TEXTO FORNECIDO:
========
Na verdade, já houve três dissoluções num só mandato presidencial. A primeira, devido à não aprovação do Orçamento de Estado (inevitável? Não está escrito que seja necessariamente assim); a segunda, depois da saída (para Bruxelas) de António Costa, justificada com o facto, anunciado publicamente, de estar a ser objecto de um inquérito-fantasma e apesar de o PS (de forma desastrada, diga-se, por não terem sido consultados os órgãos do partido), por iniciativa do seu secretário-geral, ter proposto um nome alternativo para a chefia do governo; a terceira, por uma questão de confiabilidade do PM (a que se segue, mais do que legislativas, um verdadeiro plebiscito). Mais claro do que isto parece ser impossível.
7.
========
DADOS FORNECIDOS:
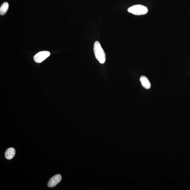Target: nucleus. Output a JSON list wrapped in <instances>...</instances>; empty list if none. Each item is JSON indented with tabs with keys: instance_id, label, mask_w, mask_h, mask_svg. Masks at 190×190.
========
LISTA DE TAREFAS:
1. De acordo com o texto sobre as dissoluções, qual foi o motivo da primeira dissolução?
2. Prolongue o texto sobre as dissoluções no mandato presidencial a partir do ponto em que termina.
Os dados não têm qualquer relação com o texto sobre as dissoluções.

RESPOSTAS ÀS TAREFAS:
1. A não aprovação do Orçamento de Estado.

2.
A doutrina parece ter ficado estabelecida pelo actual PR, dando continuidade àquilo que na prática está a acontecer: a hiperpersonalização da política. Tendência que ele próprio pratica. Será isto aceitável? Não creio. Essa hiperpersonalização está a acontecer hoje nos Estados Unidos, com Donald Trump, e à revelia das próprias normas constitucionais, e as consequências já estão a ser absolutamente desastrosas e perigosas, incluindo a de anulação dos vínculos constitucionais, até já (ao que parece) na questão da duração dos mandatos presidenciais. O que está em causa é mesmo a natureza da democracia representativa e os seus mecanismos internos de “checks and balances”, para além da sua identidade como democracia representativa, ou seja, lá onde o poder está essencialmente centrado nos representantes, isto é, nos deputados, no parlamento, no poder legislativo.
8.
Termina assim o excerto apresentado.